Ирсанову показалось, что обмен репликами имел тайный смысл, которого он не уловил. Тем не менее Марат подошел к видеостенду, вставил мини-диск с демонстрационными материалами и начал традиционно:
– Если честно, то открыл эффект вовсе не я…
Лет тридцать назад Ирсанов-старший, возглавлявший физическую лабораторию Гермессиона, обнаружил загадочное явление. За несколько часов до некоторых солнечных вспышек начинали давать сбои антигравы. Отец долго исследовал эффект, нашел кое-какие закономерности, но сути феномена понять и объяснить не сумел.
В середине 90-х к исследованиям подключился Марат, и эта проблема легла в основу его диссертации. У них с отцом складывалась модель, которую со временем приняла примерно половина физиков, работавших в близких областях.
Процессы, приводящие к вспышке, зарождаются в центральных зонах Солнца, утверждали Ирсановы, причем волна будущего взрыва движется к поверхности много часов.

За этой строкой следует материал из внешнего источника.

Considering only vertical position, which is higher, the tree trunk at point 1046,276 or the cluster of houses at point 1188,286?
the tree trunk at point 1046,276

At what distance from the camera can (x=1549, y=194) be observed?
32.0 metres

Однако при этом возникает и другая сила, природа которой человеческой науке пока не понятна. Очевидно, это взаимодействие распространяется значительно быстрее волн плотности и вступает в резонанс с полями антигравитации. Еще при жизни Роберта Ирсанова феномен подтвердили научные группы, работавшие на Меркурии. Вот тогда-то и выяснилась самая невероятная сторона явления: если колебания неизвестной силы регистрировались на Венере, то возле Меркурия антигравы сохраняли обычный режим, и наоборот. Даже в тех случаях, когда обе планеты находились в противостоянии.

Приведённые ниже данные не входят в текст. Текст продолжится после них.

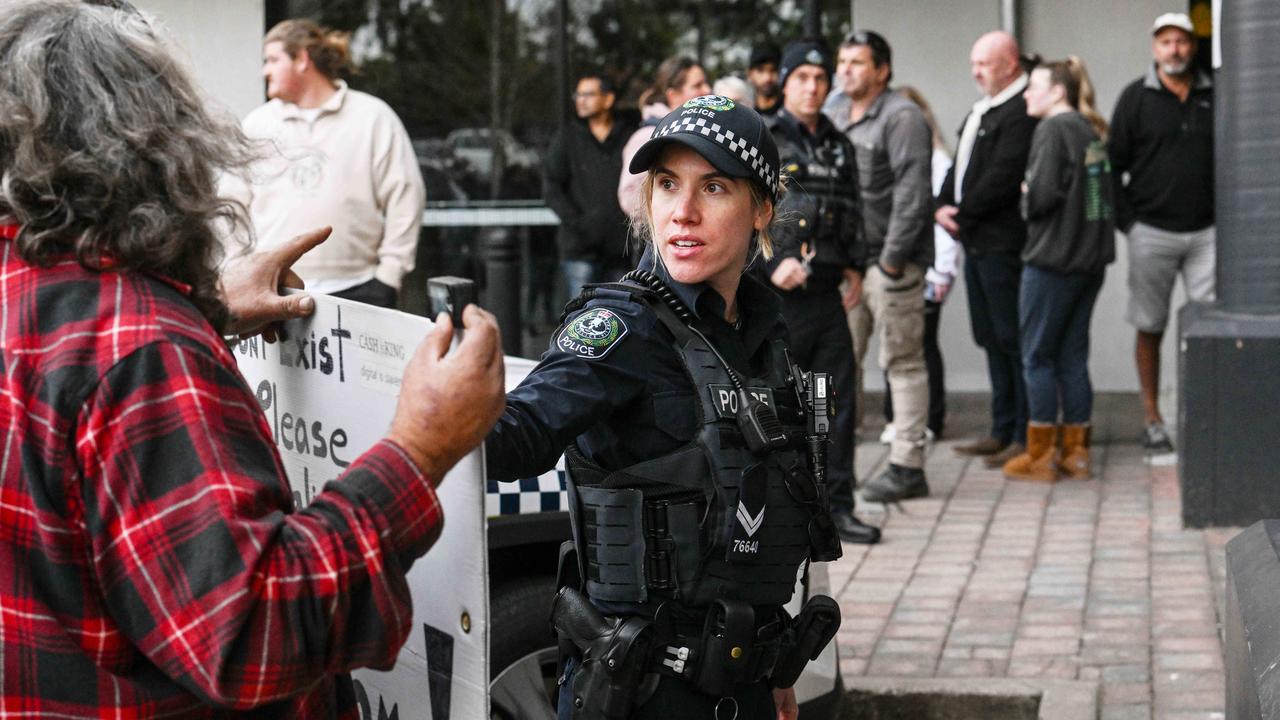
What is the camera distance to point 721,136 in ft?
9.05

Закончив короткий доклад, он вывел на экран формулы для проекций гравитационного потенциала. Соотношения получились чудовищно сложными и уродливыми: множество тензорных параметров, интегралы всех мыслимых видов, причем практически все переменные – комплексные. И тем не менее даже такой монстр описывал явление не слишком правильно.
– Как видите, выражения сводятся к произведению двух операторов, – прокомментировал Марат. – Первый связан с вероятностью, а второй напоминает уравнения гидродинамики. Словно взаимодействие распространяется подобно сферическим волнам в упругой среде, причем эффект может проявляться в разных объемах пространства с некоторой переменной вероятностью.
По его докладу шеф заметил, что объяснение звучит вполне шизофренично, но это не страшно, поскольку теоретическая физика безумна по определению. После короткой паузы он глубокомысленно добавил:
– Вся так называемая наука – большой сборник мифов. И физика, и математика, и философия с историей. Мы пытаемся описать словами, формулами и придуманными понятиями явления и события, хотя не знаем, почему они происходят и как связаны между собой.
И тут началось. Коллег словно прорвало – все заговорили нестройным хором, перечисляя феномены, которым наука не нашла объяснений. Про Ирсанова с его семейным эффектом совсем забыли – больше всего досталось теории поля, не желавшей раскрывать свои загадки.